My middle brother Nick is Chief Executive of the winery. He also spent years overseas working at top wine estates and in the thick of commercial wine in London. He's always maintained a focus on sales, management, and operations - as well as understanding the wider world of wine. He lives in the Te Mata vineyards too.

After a few years in a cottage opposite the winery, working and hosting overseas vintage staff at Te Mata each year, I'm now based in Amsterdam, working across our European markets around that part of the globe.

I've been responsible for other markets before, selling our wines into Singapore, Australia and the United States. Over the years I've worked in every part of the business, though I've a fondness for the packaging and bottling department, having spent many teen summers working in that warehouse with Brian Margetts and Karl Wills. I know the packaging side of wine isn't deemed glamorous by many, but in a winery at the deliberately-considered scale of Te Mata, bottling and labelling your own wines in sight of the vineyards is really the crown jewel in the ecosystem. It's the final step in carrying that ethos of 'attention to detail' right through to the customer.

There are elements of that everywhere at Te Mata. At the end of each day all the winery hoses are still coiled in individual tidy spirals.
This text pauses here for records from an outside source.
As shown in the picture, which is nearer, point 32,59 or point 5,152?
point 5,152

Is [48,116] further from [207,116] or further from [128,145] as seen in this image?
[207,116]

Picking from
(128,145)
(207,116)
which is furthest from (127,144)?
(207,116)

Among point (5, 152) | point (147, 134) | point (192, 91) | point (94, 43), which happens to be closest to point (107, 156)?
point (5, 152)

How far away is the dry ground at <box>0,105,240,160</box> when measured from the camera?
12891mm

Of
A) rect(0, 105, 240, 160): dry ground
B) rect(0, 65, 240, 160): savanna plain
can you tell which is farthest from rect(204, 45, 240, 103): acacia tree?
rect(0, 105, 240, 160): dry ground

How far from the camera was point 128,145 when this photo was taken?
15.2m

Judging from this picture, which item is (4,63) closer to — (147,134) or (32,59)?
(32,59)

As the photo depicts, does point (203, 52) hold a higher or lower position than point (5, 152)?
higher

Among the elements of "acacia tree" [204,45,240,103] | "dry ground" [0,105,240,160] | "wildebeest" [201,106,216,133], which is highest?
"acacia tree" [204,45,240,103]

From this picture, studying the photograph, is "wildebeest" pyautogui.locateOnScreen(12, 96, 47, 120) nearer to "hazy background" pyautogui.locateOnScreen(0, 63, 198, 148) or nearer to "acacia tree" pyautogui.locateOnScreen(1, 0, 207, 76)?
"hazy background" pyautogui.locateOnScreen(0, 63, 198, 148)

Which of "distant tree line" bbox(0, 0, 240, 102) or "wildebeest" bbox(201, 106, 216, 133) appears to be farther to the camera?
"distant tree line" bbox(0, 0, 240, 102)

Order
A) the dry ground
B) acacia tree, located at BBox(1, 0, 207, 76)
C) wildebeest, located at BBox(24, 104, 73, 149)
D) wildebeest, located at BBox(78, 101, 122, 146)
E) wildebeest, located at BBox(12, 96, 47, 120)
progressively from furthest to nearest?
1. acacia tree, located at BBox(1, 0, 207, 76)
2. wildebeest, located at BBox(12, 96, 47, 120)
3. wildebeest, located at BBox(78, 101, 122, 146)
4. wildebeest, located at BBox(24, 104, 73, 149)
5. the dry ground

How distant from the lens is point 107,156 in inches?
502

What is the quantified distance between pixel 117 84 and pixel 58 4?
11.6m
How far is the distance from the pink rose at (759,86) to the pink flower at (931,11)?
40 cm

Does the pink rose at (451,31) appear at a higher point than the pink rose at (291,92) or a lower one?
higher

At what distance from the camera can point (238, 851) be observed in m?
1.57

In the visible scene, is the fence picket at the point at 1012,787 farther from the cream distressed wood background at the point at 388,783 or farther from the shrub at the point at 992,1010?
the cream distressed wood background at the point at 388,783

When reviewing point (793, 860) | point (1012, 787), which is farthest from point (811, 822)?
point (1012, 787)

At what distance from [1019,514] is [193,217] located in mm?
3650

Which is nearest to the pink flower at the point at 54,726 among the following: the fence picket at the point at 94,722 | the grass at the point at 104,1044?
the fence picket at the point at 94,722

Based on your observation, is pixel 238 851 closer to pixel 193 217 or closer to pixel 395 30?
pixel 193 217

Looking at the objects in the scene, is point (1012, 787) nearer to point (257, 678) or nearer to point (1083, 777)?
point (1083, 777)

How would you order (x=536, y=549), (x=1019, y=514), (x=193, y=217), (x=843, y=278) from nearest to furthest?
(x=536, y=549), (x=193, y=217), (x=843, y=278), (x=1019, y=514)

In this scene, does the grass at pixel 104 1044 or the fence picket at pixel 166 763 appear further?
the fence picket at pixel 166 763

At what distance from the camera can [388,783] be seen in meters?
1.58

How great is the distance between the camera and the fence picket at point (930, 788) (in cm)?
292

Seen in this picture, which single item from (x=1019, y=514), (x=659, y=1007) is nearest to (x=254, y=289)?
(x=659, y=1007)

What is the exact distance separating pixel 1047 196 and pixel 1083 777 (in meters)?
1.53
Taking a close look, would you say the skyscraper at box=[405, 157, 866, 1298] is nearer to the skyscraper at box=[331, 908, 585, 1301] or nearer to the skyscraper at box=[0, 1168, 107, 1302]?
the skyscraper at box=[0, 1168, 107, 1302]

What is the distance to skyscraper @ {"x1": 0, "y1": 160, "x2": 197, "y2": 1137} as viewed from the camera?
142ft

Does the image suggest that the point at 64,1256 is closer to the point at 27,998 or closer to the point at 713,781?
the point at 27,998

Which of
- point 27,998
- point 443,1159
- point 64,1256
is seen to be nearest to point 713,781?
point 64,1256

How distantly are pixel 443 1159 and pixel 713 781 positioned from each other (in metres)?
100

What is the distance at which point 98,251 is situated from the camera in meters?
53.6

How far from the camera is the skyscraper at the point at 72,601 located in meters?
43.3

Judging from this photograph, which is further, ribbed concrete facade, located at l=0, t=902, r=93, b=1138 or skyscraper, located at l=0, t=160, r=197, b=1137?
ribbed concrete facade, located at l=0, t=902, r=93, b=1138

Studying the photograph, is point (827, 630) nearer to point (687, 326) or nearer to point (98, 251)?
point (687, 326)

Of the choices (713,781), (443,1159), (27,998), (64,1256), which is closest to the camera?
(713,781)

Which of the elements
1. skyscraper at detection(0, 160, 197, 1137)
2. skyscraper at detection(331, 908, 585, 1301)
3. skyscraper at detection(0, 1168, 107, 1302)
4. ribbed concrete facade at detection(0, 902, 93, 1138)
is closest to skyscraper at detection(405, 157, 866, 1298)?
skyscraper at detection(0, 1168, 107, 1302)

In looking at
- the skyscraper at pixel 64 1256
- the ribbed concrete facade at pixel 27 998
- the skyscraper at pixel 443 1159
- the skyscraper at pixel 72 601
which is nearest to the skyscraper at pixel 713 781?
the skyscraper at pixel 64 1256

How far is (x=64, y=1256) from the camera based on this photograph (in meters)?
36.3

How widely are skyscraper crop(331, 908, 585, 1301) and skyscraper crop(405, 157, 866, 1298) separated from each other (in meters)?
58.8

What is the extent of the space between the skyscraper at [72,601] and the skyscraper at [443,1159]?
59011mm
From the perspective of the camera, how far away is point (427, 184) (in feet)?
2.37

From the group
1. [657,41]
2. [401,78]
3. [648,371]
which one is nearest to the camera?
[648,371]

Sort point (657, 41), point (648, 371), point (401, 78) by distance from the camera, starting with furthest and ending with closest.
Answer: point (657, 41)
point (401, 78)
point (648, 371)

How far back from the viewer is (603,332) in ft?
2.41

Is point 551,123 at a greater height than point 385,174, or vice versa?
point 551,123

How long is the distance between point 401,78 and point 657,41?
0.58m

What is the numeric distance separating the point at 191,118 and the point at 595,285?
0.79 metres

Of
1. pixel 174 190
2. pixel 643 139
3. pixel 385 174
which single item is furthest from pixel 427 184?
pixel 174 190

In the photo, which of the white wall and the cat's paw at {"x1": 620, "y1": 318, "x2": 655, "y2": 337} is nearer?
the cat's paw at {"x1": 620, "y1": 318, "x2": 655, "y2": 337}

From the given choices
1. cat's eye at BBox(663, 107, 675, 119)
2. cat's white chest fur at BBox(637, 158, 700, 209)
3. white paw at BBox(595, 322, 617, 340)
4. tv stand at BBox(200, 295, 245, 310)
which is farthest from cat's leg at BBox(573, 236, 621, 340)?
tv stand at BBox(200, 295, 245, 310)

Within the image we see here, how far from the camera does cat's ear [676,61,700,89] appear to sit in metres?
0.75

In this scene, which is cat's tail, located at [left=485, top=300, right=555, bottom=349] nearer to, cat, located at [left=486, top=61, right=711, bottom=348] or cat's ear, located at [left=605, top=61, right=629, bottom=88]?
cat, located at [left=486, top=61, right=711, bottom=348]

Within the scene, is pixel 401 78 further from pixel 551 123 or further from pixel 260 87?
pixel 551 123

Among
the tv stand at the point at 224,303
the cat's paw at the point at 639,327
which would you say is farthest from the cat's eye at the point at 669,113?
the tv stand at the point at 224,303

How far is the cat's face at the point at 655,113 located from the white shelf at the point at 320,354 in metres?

Fiona and Alistair Morris, a daughter and son of June and Michael, are directors of the business, and Alistair is Chair. My mum Wendy, who really did everything that makes the business run, is a director too. Dad stepped back just last year from his role on the board to let me on, though he's still fairly inseparable from the winery, living on a Te Mata vineyard just a few minutes away.

Te Mata Peak Napier Photo Credit Richard Brimer FBTW

Te Mata o Rongokako - Te Mata winery is named for the peak above the foothills in which it sits, on the north face of Te Mata o Rongokako. The peak's name translates to the profile/face of Rongokako - a giant and ancestor of Ngāti Kahungunu. Photo Credit: Richard Brimer.

The winemaking team is led by Phil Brodie, after Peter Cowley's long time at the helm, and has been assisted for many years by Marty Wallace. Larry Morgan's work as Te Mata's viticulturist has paved the way for Brenton O'Riley, who now leads the vineyard teams.

A shared legacy

I'm always proud to be able to talk about our family's story and our winery's story too. They are peculiar, and all the more interesting for it I believe. It helps people understand the time and commitment behind the wines we make.

I do still ruffle slightly at talk of wine dynasties though. When I think of Te Mata as a 'family winery' it's not my family I'm thinking of. It's the multiple generations of Morris, Cowley, Wills and Chambers families, and more; the many families and many teams working more than a century ago in this corner of the world, in these same buildings - their commitment to New Zealand wine.

Maybe we've benefitted from the good vintages. Maybe we've learnt something from the tough ones too. And with successive generations leading it forward we feel spry for a 132-year-old business.